The first from his family to attend college, K Manoranjan Nayak had to travel several kilometres from his village Upperkatinga in the Koraput district of Orissa to Malkangiri everyday for his classes. Despite the toil, he seldom missed classes even though he couldn’t hear the classroom lectures. Being hearing impaired by birth was never a handicap for 26-year-old Nayak who later made it to Jawaharlal Nehru University (JNU) here as a sociology student.
Coming from the poverty-stricken Kalahandi-Bolangir-Koraput region of Orissa, Nayak, the son of a forest guard, had learnt not to give up easily. Last week, his constant efforts towards a better life earned him another laurel when he made it to the Civil Services in the Physically Handicapped Category. “When I enrolled in JNU five years ago as a postgraduate student, I was the only one with a hearing impairment. It didn’t bother me,” he says, in reply to a question passed to him on a piece of paper.

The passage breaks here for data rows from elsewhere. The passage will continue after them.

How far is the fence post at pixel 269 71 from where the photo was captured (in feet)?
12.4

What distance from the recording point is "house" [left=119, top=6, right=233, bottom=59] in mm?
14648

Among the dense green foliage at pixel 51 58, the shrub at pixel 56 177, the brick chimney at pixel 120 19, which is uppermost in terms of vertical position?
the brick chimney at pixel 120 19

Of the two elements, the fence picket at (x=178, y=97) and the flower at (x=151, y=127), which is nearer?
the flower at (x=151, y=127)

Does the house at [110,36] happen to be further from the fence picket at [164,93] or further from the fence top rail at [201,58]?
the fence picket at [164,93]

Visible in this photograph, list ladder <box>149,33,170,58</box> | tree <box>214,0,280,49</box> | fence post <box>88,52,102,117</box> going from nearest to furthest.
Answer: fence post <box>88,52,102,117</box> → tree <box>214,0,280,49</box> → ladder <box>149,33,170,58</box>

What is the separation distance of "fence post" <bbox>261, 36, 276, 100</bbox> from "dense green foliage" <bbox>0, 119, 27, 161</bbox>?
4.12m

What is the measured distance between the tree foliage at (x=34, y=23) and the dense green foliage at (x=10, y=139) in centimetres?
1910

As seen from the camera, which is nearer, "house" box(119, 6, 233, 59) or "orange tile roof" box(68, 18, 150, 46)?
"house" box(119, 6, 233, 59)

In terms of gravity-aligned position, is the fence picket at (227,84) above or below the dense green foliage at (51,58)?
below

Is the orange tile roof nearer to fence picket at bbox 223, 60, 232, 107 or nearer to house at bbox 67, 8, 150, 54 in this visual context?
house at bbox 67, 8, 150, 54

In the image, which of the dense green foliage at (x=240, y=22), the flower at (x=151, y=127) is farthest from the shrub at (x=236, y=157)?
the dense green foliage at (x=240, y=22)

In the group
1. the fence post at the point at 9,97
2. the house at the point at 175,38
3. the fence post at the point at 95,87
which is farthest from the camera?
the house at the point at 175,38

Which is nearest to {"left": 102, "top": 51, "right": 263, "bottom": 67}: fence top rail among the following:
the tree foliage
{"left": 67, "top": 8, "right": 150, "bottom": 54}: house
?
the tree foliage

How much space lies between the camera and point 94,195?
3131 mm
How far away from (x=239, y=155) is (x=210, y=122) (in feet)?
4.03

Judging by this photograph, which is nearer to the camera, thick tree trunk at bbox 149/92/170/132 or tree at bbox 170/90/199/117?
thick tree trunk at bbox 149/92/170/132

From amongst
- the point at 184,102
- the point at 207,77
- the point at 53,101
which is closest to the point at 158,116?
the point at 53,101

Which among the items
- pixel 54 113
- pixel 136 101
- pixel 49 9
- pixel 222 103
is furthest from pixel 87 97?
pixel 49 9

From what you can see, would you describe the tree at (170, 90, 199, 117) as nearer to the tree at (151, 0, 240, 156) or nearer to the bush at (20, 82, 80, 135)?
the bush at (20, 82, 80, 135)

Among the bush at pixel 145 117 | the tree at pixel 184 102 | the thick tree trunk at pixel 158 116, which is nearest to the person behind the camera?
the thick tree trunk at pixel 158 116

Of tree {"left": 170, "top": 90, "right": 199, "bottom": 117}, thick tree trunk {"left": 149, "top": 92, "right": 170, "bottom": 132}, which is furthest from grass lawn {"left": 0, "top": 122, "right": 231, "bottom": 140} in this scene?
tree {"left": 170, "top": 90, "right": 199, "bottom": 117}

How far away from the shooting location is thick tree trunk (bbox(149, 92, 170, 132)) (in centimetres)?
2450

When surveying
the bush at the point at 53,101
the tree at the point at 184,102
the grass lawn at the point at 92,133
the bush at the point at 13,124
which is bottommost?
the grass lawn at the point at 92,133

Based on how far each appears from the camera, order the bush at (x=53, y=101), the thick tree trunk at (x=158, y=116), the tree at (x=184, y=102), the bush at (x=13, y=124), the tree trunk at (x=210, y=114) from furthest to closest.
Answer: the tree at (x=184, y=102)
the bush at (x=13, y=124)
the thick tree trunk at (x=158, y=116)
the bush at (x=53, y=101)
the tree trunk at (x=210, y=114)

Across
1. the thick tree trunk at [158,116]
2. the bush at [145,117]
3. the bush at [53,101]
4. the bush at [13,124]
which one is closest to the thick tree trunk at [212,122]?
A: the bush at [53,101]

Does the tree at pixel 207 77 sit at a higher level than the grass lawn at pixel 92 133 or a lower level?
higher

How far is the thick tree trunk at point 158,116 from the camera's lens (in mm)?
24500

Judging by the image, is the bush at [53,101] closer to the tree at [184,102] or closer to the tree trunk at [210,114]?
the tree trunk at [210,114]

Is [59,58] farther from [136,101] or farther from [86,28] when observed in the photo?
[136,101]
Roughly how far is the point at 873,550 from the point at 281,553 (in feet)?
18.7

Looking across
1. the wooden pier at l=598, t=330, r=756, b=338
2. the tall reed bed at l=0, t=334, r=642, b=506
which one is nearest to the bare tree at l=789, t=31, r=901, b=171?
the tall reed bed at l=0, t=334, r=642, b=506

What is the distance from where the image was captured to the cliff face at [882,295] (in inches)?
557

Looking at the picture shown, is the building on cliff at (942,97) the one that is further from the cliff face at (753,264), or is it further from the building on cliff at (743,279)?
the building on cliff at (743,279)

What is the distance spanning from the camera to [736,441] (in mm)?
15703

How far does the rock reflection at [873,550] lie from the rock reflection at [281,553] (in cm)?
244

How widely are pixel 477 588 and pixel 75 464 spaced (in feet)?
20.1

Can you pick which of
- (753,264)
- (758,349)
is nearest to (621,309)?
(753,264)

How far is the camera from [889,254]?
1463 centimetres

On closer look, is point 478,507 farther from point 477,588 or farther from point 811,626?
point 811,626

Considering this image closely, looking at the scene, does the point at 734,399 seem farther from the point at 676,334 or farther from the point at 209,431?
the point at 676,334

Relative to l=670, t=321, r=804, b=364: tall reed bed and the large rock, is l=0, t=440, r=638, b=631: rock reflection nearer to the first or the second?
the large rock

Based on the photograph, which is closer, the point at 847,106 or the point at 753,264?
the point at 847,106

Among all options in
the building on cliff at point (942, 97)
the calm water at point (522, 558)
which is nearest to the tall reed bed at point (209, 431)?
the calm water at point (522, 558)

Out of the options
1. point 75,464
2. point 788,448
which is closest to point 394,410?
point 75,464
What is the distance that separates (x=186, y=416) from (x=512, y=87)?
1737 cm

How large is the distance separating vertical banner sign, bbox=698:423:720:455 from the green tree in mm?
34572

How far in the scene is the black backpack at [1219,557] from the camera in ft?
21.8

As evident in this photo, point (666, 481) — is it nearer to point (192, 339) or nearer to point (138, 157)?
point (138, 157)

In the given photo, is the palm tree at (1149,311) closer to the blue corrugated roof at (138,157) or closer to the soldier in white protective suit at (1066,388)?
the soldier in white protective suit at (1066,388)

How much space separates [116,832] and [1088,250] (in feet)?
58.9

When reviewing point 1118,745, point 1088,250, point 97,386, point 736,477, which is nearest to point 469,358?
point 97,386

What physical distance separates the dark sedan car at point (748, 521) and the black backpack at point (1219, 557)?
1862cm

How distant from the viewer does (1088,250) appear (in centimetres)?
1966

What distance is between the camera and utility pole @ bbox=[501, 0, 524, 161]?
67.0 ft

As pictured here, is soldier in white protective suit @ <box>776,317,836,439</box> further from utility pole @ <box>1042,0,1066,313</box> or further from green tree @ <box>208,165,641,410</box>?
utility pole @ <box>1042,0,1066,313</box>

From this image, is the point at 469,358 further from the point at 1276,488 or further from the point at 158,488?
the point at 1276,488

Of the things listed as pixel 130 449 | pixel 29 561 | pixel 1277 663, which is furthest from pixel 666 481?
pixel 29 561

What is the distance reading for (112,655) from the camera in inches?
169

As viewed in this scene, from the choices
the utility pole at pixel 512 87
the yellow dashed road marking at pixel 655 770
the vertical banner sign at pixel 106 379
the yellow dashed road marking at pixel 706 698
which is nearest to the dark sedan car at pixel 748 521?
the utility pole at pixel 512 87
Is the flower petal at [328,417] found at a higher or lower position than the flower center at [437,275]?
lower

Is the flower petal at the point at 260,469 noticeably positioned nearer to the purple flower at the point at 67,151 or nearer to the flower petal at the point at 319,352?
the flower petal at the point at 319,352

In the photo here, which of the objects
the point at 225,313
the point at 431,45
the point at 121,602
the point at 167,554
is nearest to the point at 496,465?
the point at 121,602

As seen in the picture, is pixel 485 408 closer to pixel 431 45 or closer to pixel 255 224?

That is how he appeared for his final interviews for the Civil Services as well. “There was a computer on which questions were typed for me and I read them and answered,” he explains.
In the classes at JNU, Nayak would quietly take notes and later write questions for the teachers to answer. “Three professors at my centre helped me immensely with written notes in response to my questions,” he says.
His friend and senior research student at JNU, Netajee Abhinandan, says Nayak never let his handicap come in the way. “You’ll always find him smiling. He participates in sports and other extra-curricular activities and never lets himself be sidelined in any group,” he says.